エンコーダベースの言語モデルにおいて、著者性信号はどこに現れるのか？

要旨

同一の事前学習済みエンコーダ、データ、損失関数を用いてファインチューニングされた著者推定モデルであっても、そのスコアリング機構のみに依存して性能が最大4倍も異なる可能性がある。本稿では、メカニズム的解釈可能性ツールを用いてこの性能差を説明する。単語長、句読点密度、機能語頻度といった文体特徴は、事前学習済みの既製の制御用エンコーダを含むすべてのモデルの全層で同等に利用可能であり、したがって性能差は表現の質に起因するものではない。代わりに、因果介入により、スコアラーがエンコーダ内で著者シグナルを統合する場所を決定することが示される。平均プーリングは前半から中盤の層に統合を強制する一方、後期相互作用はそれを後半の層に先送りする。さらに、この違いが各スコアラーの勾配構造から導出されることを明らかにし、学習ダイナミクスはその違いに従う異なる学習軌跡を示すことを明らかにする。

English

Authorship attribution models fine-tuned with the same pretrained encoder, data, and loss can differ four-fold in performance depending only on their scoring mechanism. We use mechanistic interpretability tools to explain this gap. Stylistic features such as word length, punctuation density, and function-word frequency are equally available at every layer in every model, including in an off-the-shelf control encoder, hence the gap not coming from representation quality.
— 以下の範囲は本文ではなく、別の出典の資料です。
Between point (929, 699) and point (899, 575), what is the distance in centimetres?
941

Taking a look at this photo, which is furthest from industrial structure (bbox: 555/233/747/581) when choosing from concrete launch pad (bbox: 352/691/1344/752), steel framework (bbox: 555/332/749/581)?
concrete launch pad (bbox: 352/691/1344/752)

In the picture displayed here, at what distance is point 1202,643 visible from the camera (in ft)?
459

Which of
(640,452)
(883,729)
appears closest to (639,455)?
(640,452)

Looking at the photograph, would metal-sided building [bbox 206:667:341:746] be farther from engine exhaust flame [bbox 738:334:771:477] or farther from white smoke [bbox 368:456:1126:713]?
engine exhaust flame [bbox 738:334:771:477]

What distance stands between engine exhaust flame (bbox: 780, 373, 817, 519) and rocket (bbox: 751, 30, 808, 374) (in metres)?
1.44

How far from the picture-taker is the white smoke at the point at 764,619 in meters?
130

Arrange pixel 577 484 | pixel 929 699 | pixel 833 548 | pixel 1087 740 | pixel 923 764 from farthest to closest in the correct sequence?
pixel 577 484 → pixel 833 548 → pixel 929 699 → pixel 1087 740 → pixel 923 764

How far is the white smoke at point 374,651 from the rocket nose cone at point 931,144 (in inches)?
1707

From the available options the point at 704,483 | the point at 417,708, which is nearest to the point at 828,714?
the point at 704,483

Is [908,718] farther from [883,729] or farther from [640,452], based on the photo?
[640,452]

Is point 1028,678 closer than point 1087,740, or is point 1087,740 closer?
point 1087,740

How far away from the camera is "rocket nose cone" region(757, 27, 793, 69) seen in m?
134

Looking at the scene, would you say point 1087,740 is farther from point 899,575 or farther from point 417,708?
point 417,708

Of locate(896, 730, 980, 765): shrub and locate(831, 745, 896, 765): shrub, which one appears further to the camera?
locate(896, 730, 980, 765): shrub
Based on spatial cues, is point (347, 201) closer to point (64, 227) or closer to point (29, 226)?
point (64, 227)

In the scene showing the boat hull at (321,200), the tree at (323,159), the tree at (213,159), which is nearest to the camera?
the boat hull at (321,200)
Instead, causal intervention shows that the scorer determines where the encoder consolidates authorship signal. Mean pooling forces consolidation by early to mid layers, while late interaction defers it to later layers. We further derive this difference from the gradient structure of each scorer, and training dynamics reveal distinct learning trajectories that follow from that difference.